Just as no man is an island, no biological entity is completely devoid of interaction with other biota. And some of the most intriguing interactions are between flowering plants and animals. Of particular interest are those that show how plants are truly in charge on this planet. And most revealing in this regard are instances where plants use gullible animals to carry out the sexual biddings of their botanical overlords. What on Earth is Mr C. on about?
Pollination, that’s what. For a sedentary, rooted-to-the-spot plant to ‘hook up’ with another – similarly stationary and maybe some distance away – plant for sexual reproduction and produce the next generation, pollen from the male must be transported to the female organs of the other. That transfer may rely on luck – e.g. wind to move pollen amongst plants (anemophily), or moving water (hydrophily) to effect the transfer. But, it’s likely to be more reliable if a more targeted approach is used; hence the animal connection.
Closer study of two groups of plants – both of which were assumed to rely on abiotic agents for pollination – reveals that they may well use more precise pollinating agents than we’d previously thought.

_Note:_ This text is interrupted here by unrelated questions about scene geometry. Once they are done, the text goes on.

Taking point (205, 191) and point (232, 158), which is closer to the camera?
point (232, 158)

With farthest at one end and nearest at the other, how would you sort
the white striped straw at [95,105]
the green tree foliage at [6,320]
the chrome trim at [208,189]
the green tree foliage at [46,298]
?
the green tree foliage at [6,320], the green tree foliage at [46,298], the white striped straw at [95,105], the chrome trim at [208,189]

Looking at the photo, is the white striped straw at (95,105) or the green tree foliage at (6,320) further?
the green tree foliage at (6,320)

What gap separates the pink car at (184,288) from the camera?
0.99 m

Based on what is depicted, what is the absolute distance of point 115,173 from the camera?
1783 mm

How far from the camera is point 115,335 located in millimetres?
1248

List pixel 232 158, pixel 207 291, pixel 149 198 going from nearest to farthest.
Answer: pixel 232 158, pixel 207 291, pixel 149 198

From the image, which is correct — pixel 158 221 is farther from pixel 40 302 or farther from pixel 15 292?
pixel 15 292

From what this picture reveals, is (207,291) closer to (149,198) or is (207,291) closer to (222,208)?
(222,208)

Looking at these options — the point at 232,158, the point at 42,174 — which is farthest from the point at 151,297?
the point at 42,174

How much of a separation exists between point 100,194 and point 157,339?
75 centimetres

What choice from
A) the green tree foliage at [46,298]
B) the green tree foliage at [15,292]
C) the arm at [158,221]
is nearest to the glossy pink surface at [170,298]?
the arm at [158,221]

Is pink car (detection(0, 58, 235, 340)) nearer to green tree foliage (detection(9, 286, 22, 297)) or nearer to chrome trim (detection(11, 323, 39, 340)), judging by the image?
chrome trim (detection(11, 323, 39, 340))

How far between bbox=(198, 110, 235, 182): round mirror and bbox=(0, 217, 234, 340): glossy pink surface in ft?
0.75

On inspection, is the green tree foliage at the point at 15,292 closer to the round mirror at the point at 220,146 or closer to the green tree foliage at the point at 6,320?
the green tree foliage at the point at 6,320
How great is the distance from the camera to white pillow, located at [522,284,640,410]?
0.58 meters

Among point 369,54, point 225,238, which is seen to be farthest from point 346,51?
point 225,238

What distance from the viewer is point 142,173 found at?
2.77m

First, Brigitta van Tussenbroek et al. investigated pollination biology in Thalassia testudinum. As a ‘sea grass‘ – a marine angiosperm (flowering plant) that lives submerged in the ocean – hydrophily has been its presumed method of pollination. The team present experimental evidence that invertebrates engage in pollen transfer activities between male and female flowers at night (when such animals are active). Importantly, the invertebrate ‘option’ is found where water flow is absent. Presence of pollen tubes formed * on the stigmas of the receiving flowers was inferred to indicate successful pollination. So, experimentation and investigation of what actually happens in nature, overturns years of presumption. That’s science in action, and in recognition of the reality of the situation, the authors propose mixed abiotic–biotic pollination for this marine angiosperm. Hydrophily is the abiotic term; the suggested term for the biotic alternative is zoobenthophily.
Second, grasses are a group of plants where wind-pollination is supposed to hold sway. However, work by Eduardo Ruiz-Sanchez et al. (ResearchGate) suggests that pollination in certain bamboos (giant grasses) is not without an animal dimension.** Studying woody bamboos Guadua paniculata and Guadua inermis they discovered four species of bees, a syrphid fly, and some species of hemipteran visiting the flowers. Whilst no evidence is presented that the insects facilitate transfer of pollen between male and female flowers directly (nor is such a claim made), the authors suggest that insect pollen-foraging activities may contribute to release of pollen into the air. Once released, pollen could be wafted by air currents – anemophily – to receptive stigmas “promoting outcrossing and genetic flow among the individuals of the flowering bamboo populations.” Nevertheless, this study adds an extra – important biotic – dimension to the presumption of a solely anemophilous pollination syndrome for this plant group. And let’s not underplay the difficulty of bamboo flower biology work; these plants famously flower infrequently, with periods typically from 3 to 120 years(!). However, you try to get research funding to match the life span of your organism of interest…
** And, just to prove that such revelations are only as good and new as one’s literature search, I am grateful to Dr Gerhard Prenner (Royal Botanic Gardens, Kew, UK) for drawing my attention to the study of De-qiang Pu et al.. Investigating the potential for ‘escape’ of pollen from transgenic rice [Shabir Wani et al.], Pu et al. discovered that many insects visited the flowers of this crop that’s supposedly self-pollinated (at best), or wind-pollinated – at worst, but over relatively short distances. In particular, their work showed that European honeybees (Apis mellifera) forage on rice flowers regularly and carry viable pollen over long distances, thereby increasing the frequency of transgene flow from GM rice to non-GM neighbours. The authors argue that this hitherto unsuspected pollination route in rice should be taken account of in assessing ecological risk of transgene flow; not only in rice specifically, but also for other crops that are assumed to be self-pollinated and/or anemophilous. I.e., Science shouldn’t be based on assumptions, but facts (that are evidence-based). Cheers, Gerhard!